On the design of genome mapping experiments using short synthetic oligonucleotides.

The DNA of an organism can be digested into smaller fragments, stored individually as clones in phage, for example, to create a clone library, and retrieved later, when needed. The original ordering of fragments is lost in the process of creating the library. Hence, it is important to be able to place clones in order according to their position along chromosome(s), and this process is referred to as "in vitro reconstruction" or "contig mapping" of an organismal genome.

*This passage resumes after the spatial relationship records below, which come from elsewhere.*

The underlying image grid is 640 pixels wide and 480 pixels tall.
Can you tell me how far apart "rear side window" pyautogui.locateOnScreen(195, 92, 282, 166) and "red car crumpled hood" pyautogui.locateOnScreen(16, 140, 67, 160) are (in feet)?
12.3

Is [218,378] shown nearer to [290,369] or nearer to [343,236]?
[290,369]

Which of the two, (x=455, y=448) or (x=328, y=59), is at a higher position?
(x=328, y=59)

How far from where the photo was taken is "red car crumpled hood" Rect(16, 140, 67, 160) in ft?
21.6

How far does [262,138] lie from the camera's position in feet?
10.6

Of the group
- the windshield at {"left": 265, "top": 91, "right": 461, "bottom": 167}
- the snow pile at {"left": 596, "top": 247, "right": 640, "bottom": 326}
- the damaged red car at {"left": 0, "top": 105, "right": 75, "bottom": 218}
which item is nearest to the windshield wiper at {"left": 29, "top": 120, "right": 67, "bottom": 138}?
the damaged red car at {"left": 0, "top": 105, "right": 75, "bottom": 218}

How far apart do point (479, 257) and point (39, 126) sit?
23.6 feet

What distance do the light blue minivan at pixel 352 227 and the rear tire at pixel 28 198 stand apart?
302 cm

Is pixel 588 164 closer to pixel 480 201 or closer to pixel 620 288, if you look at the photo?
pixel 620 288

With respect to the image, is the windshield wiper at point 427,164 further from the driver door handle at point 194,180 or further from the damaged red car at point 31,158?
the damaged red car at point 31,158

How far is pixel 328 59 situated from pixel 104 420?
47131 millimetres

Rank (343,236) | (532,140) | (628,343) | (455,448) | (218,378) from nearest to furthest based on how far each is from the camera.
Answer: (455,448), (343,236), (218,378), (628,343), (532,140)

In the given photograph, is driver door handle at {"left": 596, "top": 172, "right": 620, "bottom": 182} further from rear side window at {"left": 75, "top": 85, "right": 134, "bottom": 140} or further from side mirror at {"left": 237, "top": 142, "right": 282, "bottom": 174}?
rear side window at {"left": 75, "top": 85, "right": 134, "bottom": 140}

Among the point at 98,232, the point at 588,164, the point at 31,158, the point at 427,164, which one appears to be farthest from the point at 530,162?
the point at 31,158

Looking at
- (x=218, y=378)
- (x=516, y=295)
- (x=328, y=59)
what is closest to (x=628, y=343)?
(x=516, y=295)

Clones in the phage library can be assigned binary call numbers by scoring each clone for hybridization (0 or 1) with a battery of short manufactured DNA sequences called synthetic oligonucleotides or with restriction enzyme digests of each clone. Those clones with similar call numbers are placed close together in the ordered library. We address the design question of how many clones and probes to use to carry out in vitro reconstruction of an organism's chromosomes. This physical mapping problem is placed in the context of coverage problems in geometrical probability. Various statistics are developed to summarize how an ordered library covers a chromosome, the extent of clone overlap, and the similarity between clone call numbers. Several tests for whether clones overlap are given, together with their power properties. A simulation study is used to determine how robust some of the tests for clone overlap are to model violations. Tables are presented for researchers to choose the number of clones and probes on the basis of both power and technical considerations surrounding the hybridization experiments.